While there are no guarantees of profit, the market generally considers these public sales to be “good deals.” This sentiment is reflected in the market response — MegaETH’s subscription overshot by 27.8 times.

But here’s the question: where does the money come from? The answer is from everyone who buys these tokens during the TGE (the same logic applies to airdrops). As long as people blindly chase these tokens during the TGE, for most participants, it will be a profitable trade.

I expect this trend to continue, but I also want to caution everyone about a few points. More projects may adopt this method for their TGEs in the future, but not all will be good opportunities. Over time, the market will become more efficient, and these arbitrage opportunities won’t last forever. Public ICOs are not “money-printing machines.”

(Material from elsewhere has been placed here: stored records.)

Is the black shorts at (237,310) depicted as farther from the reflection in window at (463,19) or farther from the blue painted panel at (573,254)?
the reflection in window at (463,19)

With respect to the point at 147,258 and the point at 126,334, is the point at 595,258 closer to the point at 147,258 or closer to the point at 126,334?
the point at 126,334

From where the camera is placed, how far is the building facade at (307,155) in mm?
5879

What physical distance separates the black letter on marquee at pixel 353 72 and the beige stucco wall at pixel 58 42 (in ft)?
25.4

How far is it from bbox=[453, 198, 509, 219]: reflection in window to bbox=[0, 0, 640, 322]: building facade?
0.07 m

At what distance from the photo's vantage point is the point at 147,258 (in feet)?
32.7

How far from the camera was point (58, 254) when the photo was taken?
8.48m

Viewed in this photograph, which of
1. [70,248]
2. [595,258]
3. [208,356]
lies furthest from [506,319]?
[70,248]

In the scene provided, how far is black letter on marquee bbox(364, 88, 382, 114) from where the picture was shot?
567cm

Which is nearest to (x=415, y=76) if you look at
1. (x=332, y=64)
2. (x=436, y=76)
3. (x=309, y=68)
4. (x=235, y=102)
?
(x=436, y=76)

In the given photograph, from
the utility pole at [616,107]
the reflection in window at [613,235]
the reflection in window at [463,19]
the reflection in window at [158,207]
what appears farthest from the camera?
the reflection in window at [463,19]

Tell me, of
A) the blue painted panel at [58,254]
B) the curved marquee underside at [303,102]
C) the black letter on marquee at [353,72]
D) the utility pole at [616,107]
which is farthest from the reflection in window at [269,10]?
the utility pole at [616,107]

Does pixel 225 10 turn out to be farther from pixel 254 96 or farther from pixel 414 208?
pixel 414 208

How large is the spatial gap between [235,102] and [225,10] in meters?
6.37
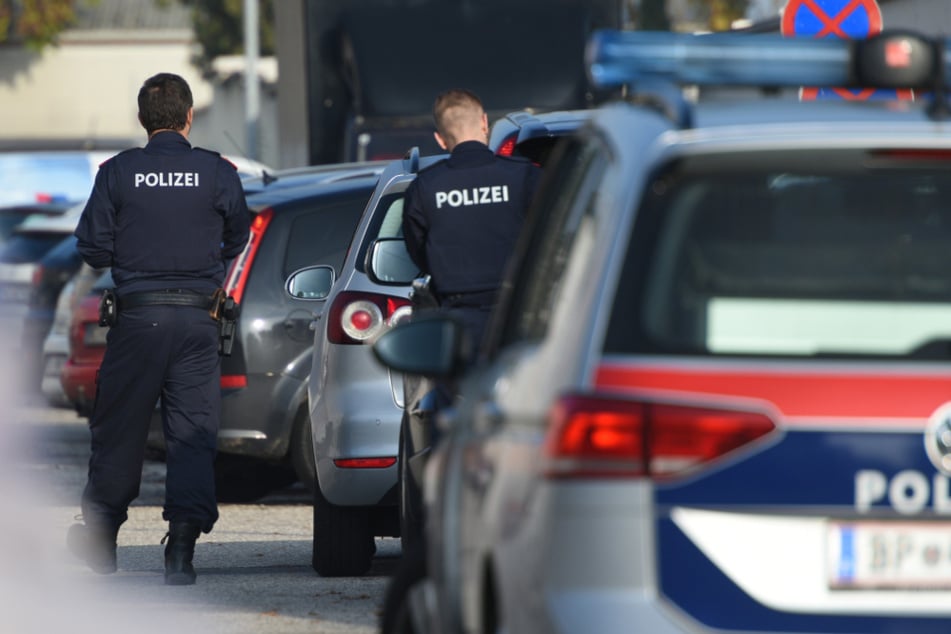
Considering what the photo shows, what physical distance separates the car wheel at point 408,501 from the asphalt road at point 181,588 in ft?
1.03

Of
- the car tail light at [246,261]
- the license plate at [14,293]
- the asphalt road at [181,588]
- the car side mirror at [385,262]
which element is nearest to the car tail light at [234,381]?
the car tail light at [246,261]

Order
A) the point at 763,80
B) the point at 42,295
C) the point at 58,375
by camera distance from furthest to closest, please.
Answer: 1. the point at 42,295
2. the point at 58,375
3. the point at 763,80

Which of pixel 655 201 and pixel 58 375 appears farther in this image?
pixel 58 375

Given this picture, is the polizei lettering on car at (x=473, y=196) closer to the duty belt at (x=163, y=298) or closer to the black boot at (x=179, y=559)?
the duty belt at (x=163, y=298)

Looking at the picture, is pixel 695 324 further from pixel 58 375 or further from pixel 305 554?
pixel 58 375

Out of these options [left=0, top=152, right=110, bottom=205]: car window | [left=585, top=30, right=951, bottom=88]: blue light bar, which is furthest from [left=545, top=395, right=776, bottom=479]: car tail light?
[left=0, top=152, right=110, bottom=205]: car window

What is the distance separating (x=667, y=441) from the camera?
3.72 m

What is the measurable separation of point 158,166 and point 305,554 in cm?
202

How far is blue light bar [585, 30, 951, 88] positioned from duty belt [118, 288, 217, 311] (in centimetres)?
445

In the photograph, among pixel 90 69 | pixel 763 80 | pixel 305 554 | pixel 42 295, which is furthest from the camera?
pixel 90 69

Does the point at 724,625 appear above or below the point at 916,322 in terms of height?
below

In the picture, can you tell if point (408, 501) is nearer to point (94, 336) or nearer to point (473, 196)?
point (473, 196)

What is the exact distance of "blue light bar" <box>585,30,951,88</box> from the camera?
4.46 meters

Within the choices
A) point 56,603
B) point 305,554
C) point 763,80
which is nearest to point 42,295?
point 305,554
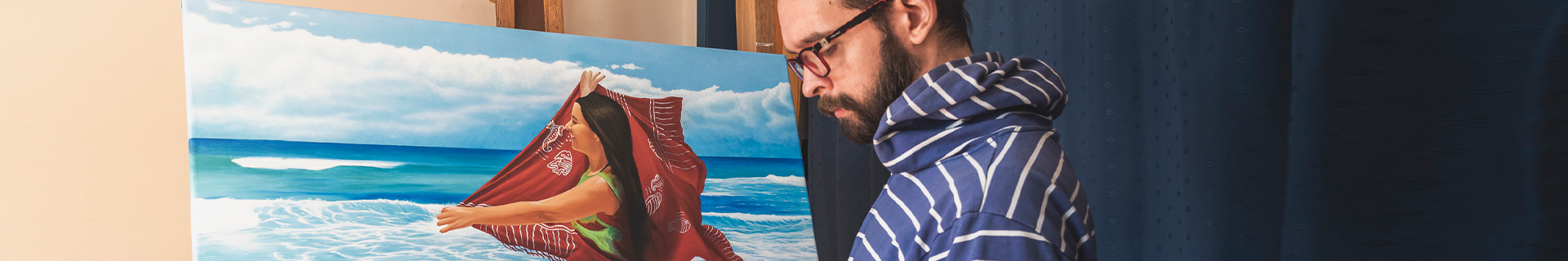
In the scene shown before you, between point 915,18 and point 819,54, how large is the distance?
0.53 feet

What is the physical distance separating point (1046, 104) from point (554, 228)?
2.03 ft

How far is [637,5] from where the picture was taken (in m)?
1.97

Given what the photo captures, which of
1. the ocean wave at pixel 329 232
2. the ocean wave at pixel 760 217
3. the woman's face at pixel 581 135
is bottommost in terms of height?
the ocean wave at pixel 760 217

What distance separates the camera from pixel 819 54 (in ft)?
3.55

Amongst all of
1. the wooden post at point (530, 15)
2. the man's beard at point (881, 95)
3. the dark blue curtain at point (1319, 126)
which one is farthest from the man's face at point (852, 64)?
the wooden post at point (530, 15)

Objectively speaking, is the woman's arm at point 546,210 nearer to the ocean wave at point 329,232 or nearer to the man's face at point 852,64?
the ocean wave at point 329,232

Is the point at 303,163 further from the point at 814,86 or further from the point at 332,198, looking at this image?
the point at 814,86

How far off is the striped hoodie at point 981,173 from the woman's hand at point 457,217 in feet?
1.56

Since Coinbase acquired Echo/Sonar (project name), future BASE tokens are likely to be launched via ICO rather than airdrops.

Additionally, this new trend could pose challenges to the entire altcoin market. The “marginal buyers” (those who ultimately decide to buy and influence supply and demand) in these ICOs are mostly existing altcoin holders. As more funds flow into ICOs to support high FDV “fantasy projects” (projects with only concepts, no actual products or implementation capabilities), liquidity for these projects will diminish. Many such projects faced setbacks on October 10, and in the future, “player-versus-player” (PvP) competition among investors will only intensify.

(Note: Taiki Maeda believes that the cryptocurrency market will experience a K-shaped recovery, with Bitcoin and tokens with buyback mechanisms in the recovery segment, while overvalued infrastructure, unlock pressures, and junk projects will decline.)

In the future, the gap between high-quality and low-quality tokens may continue to widen. Tokens with a strong monetary premium (value support intrinsic to the token) and good cash flow will perform better, while tokens supported solely by narratives or hype will perform poorly. Everyone should exercise caution in managing their funds.